Parties to a purchase agreement that fell through disputed who was entitled to the $2.5 million held in escrow. As part of the case, the court had to determine whether the escrow holder must be joined as a necessary party for the case to continue.
The case is H5 Capital-Seattle Real Estate LLC v. Onni Capital LLC (U.S. District Court for the Western District of Washington, No. 2:20-cv-00801-RAJ).
Currently in escrow is $2.5 million, left after a deal between H5 Capital-Seattle Real Estate LLC and Onni Capital LLC. H5 Capital owns the property in Seattle. It entered into an option agreement on Aug. 19, 2019, with Onni Capital, whereby Onni had an exclusive right, for a period of time, to buy the property. Onni agreed to pay $500,000 to escrow holder First American Title Insurance Co. If Onni exercised the option, it would pay an additional $500,000 to First American as a nonrefundable deposit for the property.
Onni exercised the option on Dec. 19, 2019. At the time, it had already delivered $1 million to First American. Under the purchase agreement, Onni agreed to make another payment of an additional $1.5 million for an earnest money deposit.
Onni terminated the agreement months later, arguing that its performance under the purchase agreement became impracticable because of the COVID-19 pandemic. Onni instructed First American to return the disputed funds.
On May 27, 2020, H5 sued Onni, arguing that Onni breached the option agreement and the purchase agreement. It argued the disputed funds are non-refundable and must be paid to H5 and asked the court to determine which party is entitled to the disputed funds.
Onni moved to dismiss for failure to join a necessary party, arguing that First American is a required and indispensable party. It argued that joining First American would destroy diversity jurisdiction and the court cannot proceed without it, therefore the court should dismiss the case.
U.S. District Judge Richard Jones denied the motion to dismiss for failure to join a necessary party, finding that First American is not a necessary party.

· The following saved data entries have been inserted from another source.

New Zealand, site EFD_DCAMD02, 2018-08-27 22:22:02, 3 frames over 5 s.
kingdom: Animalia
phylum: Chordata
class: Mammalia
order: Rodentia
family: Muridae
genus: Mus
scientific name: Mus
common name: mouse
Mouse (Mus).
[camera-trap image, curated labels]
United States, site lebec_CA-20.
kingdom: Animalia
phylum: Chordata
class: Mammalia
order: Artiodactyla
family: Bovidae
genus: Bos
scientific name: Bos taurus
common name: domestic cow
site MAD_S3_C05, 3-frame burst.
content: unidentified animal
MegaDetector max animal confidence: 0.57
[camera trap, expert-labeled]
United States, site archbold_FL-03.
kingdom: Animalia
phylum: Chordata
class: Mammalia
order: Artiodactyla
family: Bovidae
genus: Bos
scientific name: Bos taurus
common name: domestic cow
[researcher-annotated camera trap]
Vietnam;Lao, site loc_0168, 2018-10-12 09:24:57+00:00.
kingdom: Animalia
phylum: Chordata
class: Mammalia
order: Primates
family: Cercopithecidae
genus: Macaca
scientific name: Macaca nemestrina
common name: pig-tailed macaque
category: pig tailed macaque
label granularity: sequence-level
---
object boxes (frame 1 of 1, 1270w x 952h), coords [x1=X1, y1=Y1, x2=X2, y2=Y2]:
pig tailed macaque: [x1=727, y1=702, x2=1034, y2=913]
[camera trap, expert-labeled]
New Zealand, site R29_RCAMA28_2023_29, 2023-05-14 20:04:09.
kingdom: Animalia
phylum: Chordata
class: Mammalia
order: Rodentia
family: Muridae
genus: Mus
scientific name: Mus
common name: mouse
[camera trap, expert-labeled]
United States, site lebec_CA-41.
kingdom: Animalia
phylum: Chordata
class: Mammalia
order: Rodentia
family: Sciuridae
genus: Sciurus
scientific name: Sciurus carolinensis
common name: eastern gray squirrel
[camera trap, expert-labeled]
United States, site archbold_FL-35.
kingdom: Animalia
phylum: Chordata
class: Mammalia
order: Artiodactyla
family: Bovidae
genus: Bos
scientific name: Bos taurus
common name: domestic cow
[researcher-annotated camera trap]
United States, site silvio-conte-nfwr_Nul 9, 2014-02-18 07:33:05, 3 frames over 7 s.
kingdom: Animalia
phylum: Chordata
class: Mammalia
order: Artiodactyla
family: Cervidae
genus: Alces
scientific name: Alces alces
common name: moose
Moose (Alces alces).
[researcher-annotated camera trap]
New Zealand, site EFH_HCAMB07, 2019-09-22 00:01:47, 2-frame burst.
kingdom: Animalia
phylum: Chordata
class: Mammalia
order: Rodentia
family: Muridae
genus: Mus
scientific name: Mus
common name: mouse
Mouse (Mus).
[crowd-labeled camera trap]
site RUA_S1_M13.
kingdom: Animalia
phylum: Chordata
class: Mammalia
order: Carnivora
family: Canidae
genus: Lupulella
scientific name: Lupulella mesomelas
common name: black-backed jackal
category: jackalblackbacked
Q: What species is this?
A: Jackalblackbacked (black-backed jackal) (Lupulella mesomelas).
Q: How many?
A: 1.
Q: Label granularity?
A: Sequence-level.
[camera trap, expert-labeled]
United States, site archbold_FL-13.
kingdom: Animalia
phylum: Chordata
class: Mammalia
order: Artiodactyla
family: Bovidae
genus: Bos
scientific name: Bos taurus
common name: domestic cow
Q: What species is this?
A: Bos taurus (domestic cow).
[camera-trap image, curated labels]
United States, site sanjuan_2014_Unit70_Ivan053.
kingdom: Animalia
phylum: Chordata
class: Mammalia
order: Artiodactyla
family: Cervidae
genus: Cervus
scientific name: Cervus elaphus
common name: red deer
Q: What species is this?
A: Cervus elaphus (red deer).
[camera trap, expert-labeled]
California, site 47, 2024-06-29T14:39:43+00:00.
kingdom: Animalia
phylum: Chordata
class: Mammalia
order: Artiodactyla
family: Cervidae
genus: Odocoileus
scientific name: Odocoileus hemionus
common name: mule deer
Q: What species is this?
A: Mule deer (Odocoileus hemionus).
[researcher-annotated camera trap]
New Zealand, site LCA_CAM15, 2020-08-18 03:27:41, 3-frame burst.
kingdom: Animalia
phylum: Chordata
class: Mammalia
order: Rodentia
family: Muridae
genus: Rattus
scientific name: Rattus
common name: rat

“First American does not claim a legally protected interest in the disputed funds,” Jones said. “Onni argues that First American, as an escrow holder under the purchase agreement, has an interest in this lawsuit. It has an interest Onni says, because First American retains actual possession of the disputed funds. This is of no moment. Rule 19(a)(1)(B) asks whether the absent party ‘claims an interest relating to the subject of the action.’ First American makes no such claim to the disputed funds that it holds in escrow. Rather, it expressly declares that it ‘has no pecuniary interest in those funds’ and that it will hold the funds only until it receives mutual written instructions from the parties. At such time, it says, it ‘will disburse the funds in accordance with those instructions.’ Given that First American claims no interest in the subject of this lawsuit, it is not a required party under Rule 19(a)(1)(B). Thus, to be considered a required party, Onni must rely on a different subsection, Rule 19(a)(1)(A), and must show that without First American the court cannot accord complete relief among the parties.”
Onni further argued no complete relief can be awarded if First American is not joined because it will have no obligation to disburse the disputed funds after the court determines who the funds belong to. H5 counters that no party is alleging wrongdoing by First American and, thus, there is no relief to be obtained against it.
“Meaningful relief is complete relief,” Jones said. “Should either party prevail, the court may indeed fashion relief that is more than partial or hollow—thus meaningful—yet short of an order directing First American to release the disputed funds. For example, the court may declare who the disputed funds belong to. That is meaningful relief between H5 and Onni, even if it does not bind First American directly. Sure, after declaratory judgment, some coordination with First American shall be required. But, for purposes of compulsory joinder, the Court may assume First American’s compliance.
“The court likewise assumes that First American will honor its commitments,” Jones continued. “Just as the tribe in Alto was bound to its Constitution, First American is bound by the option and purchase agreements. First American’s chief responsibility under those agreements is to hold and disburse funds. Further, First American has declared under penalty of perjury in this lawsuit that it claims no interest in the disputed funds and will disburse them once it receives ‘mutual written instructions from the parties.’ The court has no reason to think that First American will flout either of these promises. Once First American disburses the funds to the prevailing party, that party will have been granted complete and meaningful relief.”